Giant Grenadier Description
The giant grenadier can reach a maximum length of 2.1 m (about 7 feet), however their average size is only 80 cm. The species (similarly to all rattails) has a distinctive highly pointed tail. It has a low snout which is slightly protruding beyond its large mouth.
It has a black or brown mouth, head and body with small scales, somewhat oblong with a prominent dark posterior border.
They can outlive most fish species, with the oldest specimen ever caught being 56 years of age.

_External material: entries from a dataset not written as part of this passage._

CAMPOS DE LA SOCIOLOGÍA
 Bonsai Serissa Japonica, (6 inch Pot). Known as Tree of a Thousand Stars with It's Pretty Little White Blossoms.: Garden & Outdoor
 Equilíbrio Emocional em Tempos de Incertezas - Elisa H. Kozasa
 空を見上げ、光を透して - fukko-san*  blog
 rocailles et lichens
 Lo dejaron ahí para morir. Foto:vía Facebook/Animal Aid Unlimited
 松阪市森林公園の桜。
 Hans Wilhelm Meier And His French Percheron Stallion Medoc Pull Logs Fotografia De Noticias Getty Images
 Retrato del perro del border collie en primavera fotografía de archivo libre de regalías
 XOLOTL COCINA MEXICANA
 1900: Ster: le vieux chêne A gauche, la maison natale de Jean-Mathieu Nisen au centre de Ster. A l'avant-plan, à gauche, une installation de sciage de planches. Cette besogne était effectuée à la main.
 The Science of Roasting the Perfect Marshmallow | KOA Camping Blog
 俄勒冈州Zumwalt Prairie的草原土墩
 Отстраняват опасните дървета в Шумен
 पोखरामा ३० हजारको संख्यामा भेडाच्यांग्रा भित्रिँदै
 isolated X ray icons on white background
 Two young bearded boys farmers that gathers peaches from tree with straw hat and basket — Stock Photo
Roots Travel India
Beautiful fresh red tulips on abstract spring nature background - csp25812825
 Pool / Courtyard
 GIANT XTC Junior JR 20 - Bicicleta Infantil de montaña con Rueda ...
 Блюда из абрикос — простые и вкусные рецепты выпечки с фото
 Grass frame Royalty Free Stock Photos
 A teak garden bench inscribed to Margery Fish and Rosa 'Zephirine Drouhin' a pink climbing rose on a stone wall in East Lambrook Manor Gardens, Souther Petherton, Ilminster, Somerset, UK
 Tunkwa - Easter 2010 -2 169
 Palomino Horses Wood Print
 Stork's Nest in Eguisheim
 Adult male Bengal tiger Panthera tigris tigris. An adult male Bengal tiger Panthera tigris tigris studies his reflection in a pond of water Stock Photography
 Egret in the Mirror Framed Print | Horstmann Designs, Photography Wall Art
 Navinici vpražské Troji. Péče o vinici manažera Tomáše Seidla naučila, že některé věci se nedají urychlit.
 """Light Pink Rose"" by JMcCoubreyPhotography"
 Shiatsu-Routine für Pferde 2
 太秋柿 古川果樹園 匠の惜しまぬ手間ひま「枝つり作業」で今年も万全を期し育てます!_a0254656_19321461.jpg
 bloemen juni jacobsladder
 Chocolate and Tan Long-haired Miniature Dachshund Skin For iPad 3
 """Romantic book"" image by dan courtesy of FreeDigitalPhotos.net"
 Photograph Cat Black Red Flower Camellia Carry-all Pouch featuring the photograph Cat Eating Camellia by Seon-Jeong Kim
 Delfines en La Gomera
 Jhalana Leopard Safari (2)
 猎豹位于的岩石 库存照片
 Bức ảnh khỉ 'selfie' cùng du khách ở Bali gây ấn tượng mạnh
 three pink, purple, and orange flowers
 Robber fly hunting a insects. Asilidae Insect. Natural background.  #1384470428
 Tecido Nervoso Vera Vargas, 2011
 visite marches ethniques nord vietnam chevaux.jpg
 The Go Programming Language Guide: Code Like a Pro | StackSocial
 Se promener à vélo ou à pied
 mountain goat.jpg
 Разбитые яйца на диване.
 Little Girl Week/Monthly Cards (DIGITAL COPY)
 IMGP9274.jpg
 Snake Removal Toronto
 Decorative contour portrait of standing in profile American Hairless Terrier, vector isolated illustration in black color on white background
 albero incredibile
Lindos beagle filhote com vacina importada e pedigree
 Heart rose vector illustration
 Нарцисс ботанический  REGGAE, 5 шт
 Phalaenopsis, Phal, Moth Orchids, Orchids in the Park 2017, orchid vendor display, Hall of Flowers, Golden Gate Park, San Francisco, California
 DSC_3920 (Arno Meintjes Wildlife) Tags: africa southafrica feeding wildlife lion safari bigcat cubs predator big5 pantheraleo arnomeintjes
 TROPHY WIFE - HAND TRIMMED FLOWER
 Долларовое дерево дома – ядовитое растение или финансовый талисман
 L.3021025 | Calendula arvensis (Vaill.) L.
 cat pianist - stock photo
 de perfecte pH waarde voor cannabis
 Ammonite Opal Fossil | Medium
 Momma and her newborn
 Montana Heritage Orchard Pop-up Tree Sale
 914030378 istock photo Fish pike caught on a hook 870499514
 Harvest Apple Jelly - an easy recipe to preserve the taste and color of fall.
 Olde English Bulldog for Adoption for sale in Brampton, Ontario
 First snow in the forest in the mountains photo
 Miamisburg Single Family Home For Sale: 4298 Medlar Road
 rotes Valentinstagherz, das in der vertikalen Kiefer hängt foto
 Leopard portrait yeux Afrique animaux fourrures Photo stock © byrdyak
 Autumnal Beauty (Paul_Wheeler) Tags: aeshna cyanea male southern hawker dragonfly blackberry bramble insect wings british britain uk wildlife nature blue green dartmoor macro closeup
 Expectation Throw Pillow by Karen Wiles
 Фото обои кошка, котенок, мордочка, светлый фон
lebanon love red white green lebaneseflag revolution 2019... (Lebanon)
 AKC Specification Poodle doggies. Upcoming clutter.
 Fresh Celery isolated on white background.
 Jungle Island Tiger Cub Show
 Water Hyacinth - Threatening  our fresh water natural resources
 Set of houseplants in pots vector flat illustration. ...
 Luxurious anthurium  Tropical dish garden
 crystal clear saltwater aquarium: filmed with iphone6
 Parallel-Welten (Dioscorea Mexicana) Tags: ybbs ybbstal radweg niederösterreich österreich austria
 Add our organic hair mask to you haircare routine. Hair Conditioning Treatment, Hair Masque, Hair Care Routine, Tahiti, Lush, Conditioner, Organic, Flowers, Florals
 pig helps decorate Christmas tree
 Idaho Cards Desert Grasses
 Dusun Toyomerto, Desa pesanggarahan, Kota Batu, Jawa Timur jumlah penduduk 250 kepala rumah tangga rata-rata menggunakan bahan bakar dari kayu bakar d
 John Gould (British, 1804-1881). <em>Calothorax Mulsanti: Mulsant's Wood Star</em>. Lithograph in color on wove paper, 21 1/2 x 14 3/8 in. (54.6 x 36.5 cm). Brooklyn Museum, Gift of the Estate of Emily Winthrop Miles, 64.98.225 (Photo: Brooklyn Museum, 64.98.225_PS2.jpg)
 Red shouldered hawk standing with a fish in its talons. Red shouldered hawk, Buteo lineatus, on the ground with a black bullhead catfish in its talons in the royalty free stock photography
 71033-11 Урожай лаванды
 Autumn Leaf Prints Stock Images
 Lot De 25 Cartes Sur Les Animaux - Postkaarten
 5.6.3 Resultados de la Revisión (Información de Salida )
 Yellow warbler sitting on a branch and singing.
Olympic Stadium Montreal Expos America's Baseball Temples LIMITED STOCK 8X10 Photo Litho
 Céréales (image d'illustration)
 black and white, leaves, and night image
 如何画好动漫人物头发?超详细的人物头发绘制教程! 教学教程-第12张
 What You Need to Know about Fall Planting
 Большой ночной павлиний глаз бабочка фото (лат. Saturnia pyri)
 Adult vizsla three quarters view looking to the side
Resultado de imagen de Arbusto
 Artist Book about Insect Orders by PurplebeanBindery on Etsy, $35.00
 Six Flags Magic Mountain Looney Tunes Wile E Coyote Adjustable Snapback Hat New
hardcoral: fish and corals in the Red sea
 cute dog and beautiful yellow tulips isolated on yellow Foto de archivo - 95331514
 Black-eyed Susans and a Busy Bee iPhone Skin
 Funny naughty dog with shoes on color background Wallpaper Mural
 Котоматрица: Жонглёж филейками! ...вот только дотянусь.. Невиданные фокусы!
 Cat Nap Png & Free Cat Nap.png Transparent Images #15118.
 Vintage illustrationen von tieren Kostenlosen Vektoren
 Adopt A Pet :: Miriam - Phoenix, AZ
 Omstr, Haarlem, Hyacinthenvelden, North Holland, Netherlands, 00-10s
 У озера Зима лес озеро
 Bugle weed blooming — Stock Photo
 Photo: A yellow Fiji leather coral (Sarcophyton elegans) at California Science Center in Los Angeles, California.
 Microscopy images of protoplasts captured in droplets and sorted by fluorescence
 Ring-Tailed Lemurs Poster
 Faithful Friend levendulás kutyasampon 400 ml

|Scientist Dave Clausen from NOAA's Auke Bay Laboratory |
holds a giant grenadier.
Credit: NOAA Fisheries
Giant Grenadier Diet
The species main prey is the Octopoteuthis deletron squid and the vampire squid (Vampyroteuthis infernalis, lit. "vampire squid of Hell"). However they have also been reported to consume:
Giant Grenadier Reproduction
They are oviparous animals (they lay eggs).
Giant Grenadier Conservation Status
The giant Grenadier has yet to be evaluated by the IUCN. However, because of their great abundance they are not believed to be threatened or endangered.
Giant Grenadier Interesting Facts
- Some researchers believe that what we call giant grenadier may actually be comprised by more than one, similarly looking species. Recently, scientists on trawl surveys in Alaska noted two distinct morphs of giant grenadier. One has a much larger eye than the other.
- Their meat has an unpleasant taste due to its soft texture and high moisture content. It's also poor in protein.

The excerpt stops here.